Output every one of the items below word for word, with no changes.

>> START DATA ENTRIES

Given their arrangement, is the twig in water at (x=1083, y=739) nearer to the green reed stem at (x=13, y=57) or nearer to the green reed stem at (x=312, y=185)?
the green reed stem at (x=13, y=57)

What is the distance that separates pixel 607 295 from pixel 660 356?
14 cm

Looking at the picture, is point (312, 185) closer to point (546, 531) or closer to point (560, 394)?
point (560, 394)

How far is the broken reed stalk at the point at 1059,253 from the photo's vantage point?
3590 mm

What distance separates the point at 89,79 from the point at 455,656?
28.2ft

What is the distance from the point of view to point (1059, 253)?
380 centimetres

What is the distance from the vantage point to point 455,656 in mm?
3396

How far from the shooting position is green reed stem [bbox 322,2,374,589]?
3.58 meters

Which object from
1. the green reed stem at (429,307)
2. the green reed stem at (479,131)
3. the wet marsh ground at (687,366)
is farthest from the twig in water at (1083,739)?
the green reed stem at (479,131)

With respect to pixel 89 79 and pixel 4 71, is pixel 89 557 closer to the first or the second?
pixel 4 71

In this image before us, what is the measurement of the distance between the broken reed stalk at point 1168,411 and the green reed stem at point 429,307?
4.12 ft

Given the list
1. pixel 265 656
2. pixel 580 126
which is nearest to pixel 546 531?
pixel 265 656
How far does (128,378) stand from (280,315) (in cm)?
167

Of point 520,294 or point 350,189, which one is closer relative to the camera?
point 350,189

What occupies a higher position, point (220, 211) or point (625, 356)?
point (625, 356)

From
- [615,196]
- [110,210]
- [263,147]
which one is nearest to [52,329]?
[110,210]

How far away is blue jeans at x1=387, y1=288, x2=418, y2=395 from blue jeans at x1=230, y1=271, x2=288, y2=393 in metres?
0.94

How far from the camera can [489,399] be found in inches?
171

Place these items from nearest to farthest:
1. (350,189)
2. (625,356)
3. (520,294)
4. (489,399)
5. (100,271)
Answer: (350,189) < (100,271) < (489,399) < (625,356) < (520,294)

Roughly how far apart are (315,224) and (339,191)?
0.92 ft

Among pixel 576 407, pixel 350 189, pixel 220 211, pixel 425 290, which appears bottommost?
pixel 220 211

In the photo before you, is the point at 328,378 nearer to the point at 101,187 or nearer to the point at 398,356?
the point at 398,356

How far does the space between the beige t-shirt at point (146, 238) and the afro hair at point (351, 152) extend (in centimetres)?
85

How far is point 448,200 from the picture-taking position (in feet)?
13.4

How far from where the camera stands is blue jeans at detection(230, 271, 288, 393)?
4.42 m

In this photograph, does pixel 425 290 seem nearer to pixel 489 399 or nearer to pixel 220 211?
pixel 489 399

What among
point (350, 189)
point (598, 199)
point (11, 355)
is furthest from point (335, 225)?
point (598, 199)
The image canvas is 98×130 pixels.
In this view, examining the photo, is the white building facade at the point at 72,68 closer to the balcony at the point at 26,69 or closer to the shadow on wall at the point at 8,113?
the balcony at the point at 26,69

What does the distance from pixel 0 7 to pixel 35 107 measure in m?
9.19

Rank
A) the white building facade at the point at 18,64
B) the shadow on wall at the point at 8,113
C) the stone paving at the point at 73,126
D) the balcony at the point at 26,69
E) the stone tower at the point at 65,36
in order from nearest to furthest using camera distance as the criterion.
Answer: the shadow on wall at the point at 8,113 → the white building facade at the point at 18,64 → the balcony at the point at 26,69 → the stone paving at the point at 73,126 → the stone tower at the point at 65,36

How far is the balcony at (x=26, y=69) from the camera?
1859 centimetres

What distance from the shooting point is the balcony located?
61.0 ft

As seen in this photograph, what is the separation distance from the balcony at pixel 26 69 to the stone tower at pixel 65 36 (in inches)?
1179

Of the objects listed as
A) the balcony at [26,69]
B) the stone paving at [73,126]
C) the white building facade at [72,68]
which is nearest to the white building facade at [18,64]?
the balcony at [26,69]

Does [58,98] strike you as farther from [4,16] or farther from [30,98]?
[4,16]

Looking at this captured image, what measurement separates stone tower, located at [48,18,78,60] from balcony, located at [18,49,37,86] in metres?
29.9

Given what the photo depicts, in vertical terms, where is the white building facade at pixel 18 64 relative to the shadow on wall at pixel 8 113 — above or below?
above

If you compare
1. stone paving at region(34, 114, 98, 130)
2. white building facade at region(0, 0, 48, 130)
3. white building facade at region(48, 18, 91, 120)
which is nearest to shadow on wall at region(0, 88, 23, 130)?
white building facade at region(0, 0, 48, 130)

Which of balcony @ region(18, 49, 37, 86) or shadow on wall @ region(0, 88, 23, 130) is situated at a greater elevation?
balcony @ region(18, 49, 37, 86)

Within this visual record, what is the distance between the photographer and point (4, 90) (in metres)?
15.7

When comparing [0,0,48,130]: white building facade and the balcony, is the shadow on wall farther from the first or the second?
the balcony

>> END DATA ENTRIES

### SOLVED PROBLEM:
Given their arrangement, is the twig in water at (x=1083, y=739) nearer to the green reed stem at (x=13, y=57) or nearer to the green reed stem at (x=312, y=185)?
the green reed stem at (x=13, y=57)

What is the distance that separates pixel 607 295 from pixel 660 356?
14 cm

Looking at the picture, is point (312, 185) closer to point (546, 531) or closer to point (560, 394)?
point (560, 394)

How far is the broken reed stalk at the point at 1059,253 from the photo's vantage point?
3590 mm

What distance separates the point at 89,79 from the point at 455,656?
28.2ft

What is the distance from the point of view to point (1059, 253)?
380 centimetres

What is the distance from the vantage point to point 455,656 in mm?
3396

How far from the shooting position is green reed stem [bbox 322,2,374,589]?
3.58 meters

Which object from
1. the green reed stem at (429,307)
2. the green reed stem at (479,131)
3. the wet marsh ground at (687,366)
is farthest from the twig in water at (1083,739)?
the green reed stem at (479,131)

With respect to pixel 89 79 and pixel 4 71, is pixel 89 557 closer to the first or the second?
pixel 4 71

In this image before us, what is the measurement of the distance between the broken reed stalk at point 1168,411 and the green reed stem at point 429,307?
4.12 ft

Given the list
1. pixel 265 656
2. pixel 580 126
which is nearest to pixel 546 531?
pixel 265 656
How far does (128,378) stand from (280,315) (in cm)?
167

Of point 520,294 or point 350,189, which one is closer relative to the camera?
point 350,189

What occupies a higher position, point (220, 211) or point (625, 356)?
point (625, 356)

From
- [615,196]
- [110,210]
- [263,147]
which one is nearest to [52,329]?
[110,210]

How far away is blue jeans at x1=387, y1=288, x2=418, y2=395 from blue jeans at x1=230, y1=271, x2=288, y2=393 in metres?
0.94

How far from the camera can [489,399] be found in inches?
171

Place these items from nearest to farthest:
1. (350,189)
2. (625,356)
3. (520,294)
4. (489,399)
5. (100,271)
Answer: (350,189) < (100,271) < (489,399) < (625,356) < (520,294)

Roughly how far apart are (315,224) and (339,191)?
0.92 ft

Among pixel 576 407, pixel 350 189, pixel 220 211, pixel 425 290, which appears bottommost?
pixel 220 211

In the photo before you, is the point at 328,378 nearer to the point at 101,187 or nearer to the point at 398,356?
the point at 398,356

How far does the space between the beige t-shirt at point (146, 238) and the afro hair at point (351, 152) extend (in centimetres)?
85

How far is point 448,200 from the picture-taking position (in feet)?
13.4

How far from where the camera stands is blue jeans at detection(230, 271, 288, 393)?
4.42 m

In this photograph, does pixel 425 290 seem nearer to pixel 489 399 or nearer to pixel 220 211?
pixel 489 399

What among
point (350, 189)
point (598, 199)
point (11, 355)
is furthest from point (335, 225)?
point (598, 199)
The image canvas is 98×130 pixels.
In this view, examining the photo, is the white building facade at the point at 72,68 closer to the balcony at the point at 26,69 or closer to the shadow on wall at the point at 8,113?
the balcony at the point at 26,69

What does the distance from pixel 0 7 to pixel 35 107 measure in m?
9.19

Rank
A) the white building facade at the point at 18,64
B) the shadow on wall at the point at 8,113
C) the stone paving at the point at 73,126
D) the balcony at the point at 26,69
E) the stone tower at the point at 65,36
in order from nearest to furthest using camera distance as the criterion.
Answer: the shadow on wall at the point at 8,113 → the white building facade at the point at 18,64 → the balcony at the point at 26,69 → the stone paving at the point at 73,126 → the stone tower at the point at 65,36

How far is the balcony at (x=26, y=69) from the camera?
1859 centimetres

What distance from the shooting point is the balcony located?
61.0 ft

As seen in this photograph, what is the separation distance from the balcony at pixel 26 69 to the stone tower at pixel 65 36 (in inches)?
1179

Of the objects listed as
A) the balcony at [26,69]
B) the stone paving at [73,126]
C) the white building facade at [72,68]
which is nearest to the white building facade at [18,64]?
the balcony at [26,69]

Does [58,98] strike you as farther from [4,16] or farther from [30,98]?
[4,16]

Looking at this captured image, what measurement separates stone tower, located at [48,18,78,60] from balcony, located at [18,49,37,86] in metres?
29.9

Given what the photo depicts, in vertical terms, where is the white building facade at pixel 18 64 relative to the shadow on wall at pixel 8 113 — above or below?
above

If you compare
1. stone paving at region(34, 114, 98, 130)
2. white building facade at region(0, 0, 48, 130)
3. white building facade at region(48, 18, 91, 120)
which is nearest to shadow on wall at region(0, 88, 23, 130)?
white building facade at region(0, 0, 48, 130)

Which of balcony @ region(18, 49, 37, 86) or shadow on wall @ region(0, 88, 23, 130) is situated at a greater elevation?
balcony @ region(18, 49, 37, 86)

Within this visual record, what is the distance between the photographer and point (4, 90) (in metres)?
15.7

When comparing [0,0,48,130]: white building facade and the balcony, is the shadow on wall farther from the first or the second?
the balcony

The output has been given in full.